Exercise goal:
For this task, extract exactly the lines of the data below, from the line containing "Wearing the Volcom" through the last one, with pictures left out.

_____

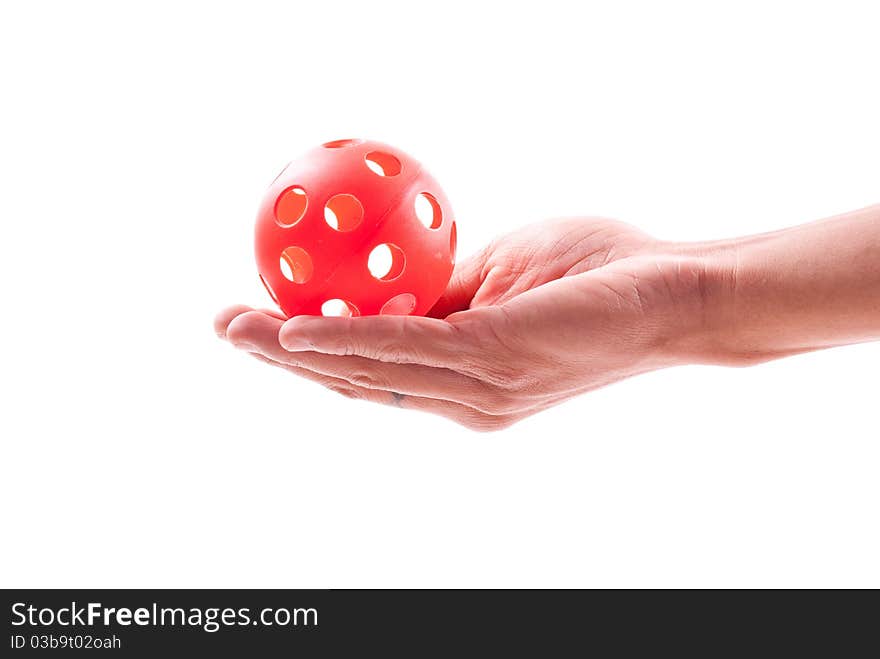 Hand Holding a Red Whistle Ball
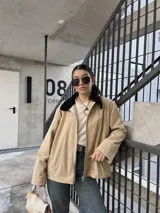 Campera de pana color beige con cierre frontal y cuello negro.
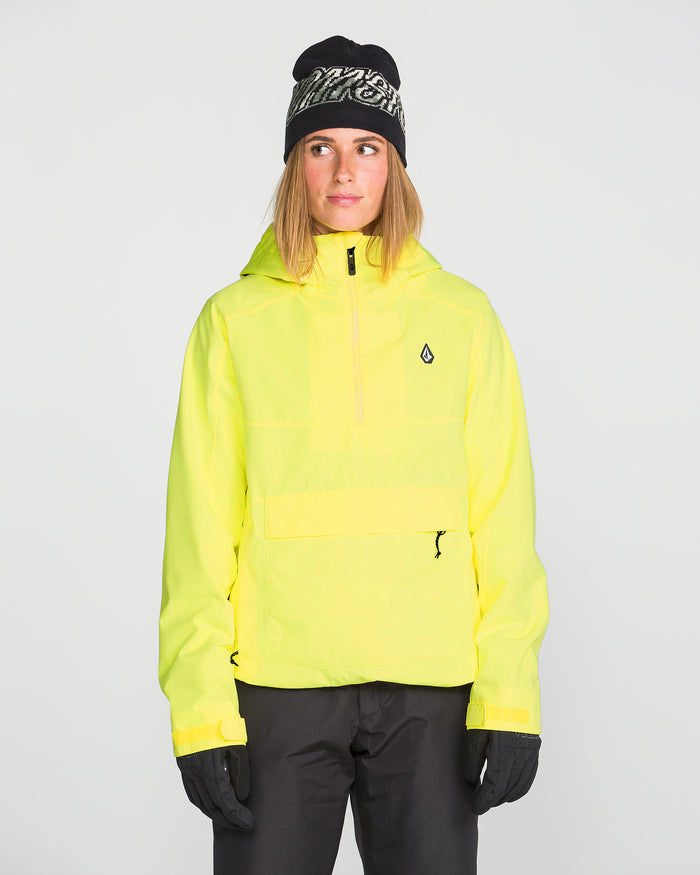 Wearing the Volcom Women’s Harlan Pullover in yellow, paired with black pants, gloves, and a black beanie, a person stands facing forward against a plain light background.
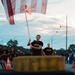 A group of U.S. Army soldiers in black PT (physical training) uniforms are running in formation along a road at dusk or dawn. The lead soldier is carrying what appears to be an American flag and a unit guidon on a wooden pole. The scene appears to be a military formation run or physical training event, with traffic cones and emergency vehicles visible along the route.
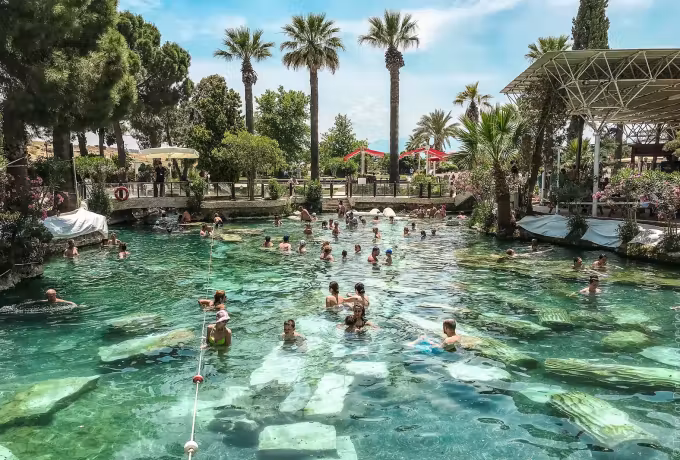 Busy warm water in the Antik Havuz with cut marble on the bottom under palms and pines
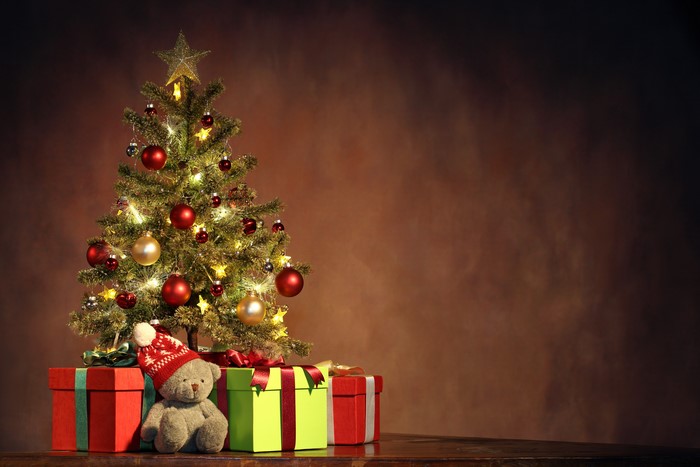 Christmas tree with gifts and teddy bear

_____

Answer section:
 Wearing the Volcom Women’s Harlan Pullover in yellow, paired with black pants, gloves, and a black beanie, a person stands facing forward against a plain light background.
 A group of U.S. Army soldiers in black PT (physical training) uniforms are running in formation along a road at dusk or dawn. The lead soldier is carrying what appears to be an American flag and a unit guidon on a wooden pole. The scene appears to be a military formation run or physical training event, with traffic cones and emergency vehicles visible along the route.
 Busy warm water in the Antik Havuz with cut marble on the bottom under palms and pines
 Christmas tree with gifts and teddy bear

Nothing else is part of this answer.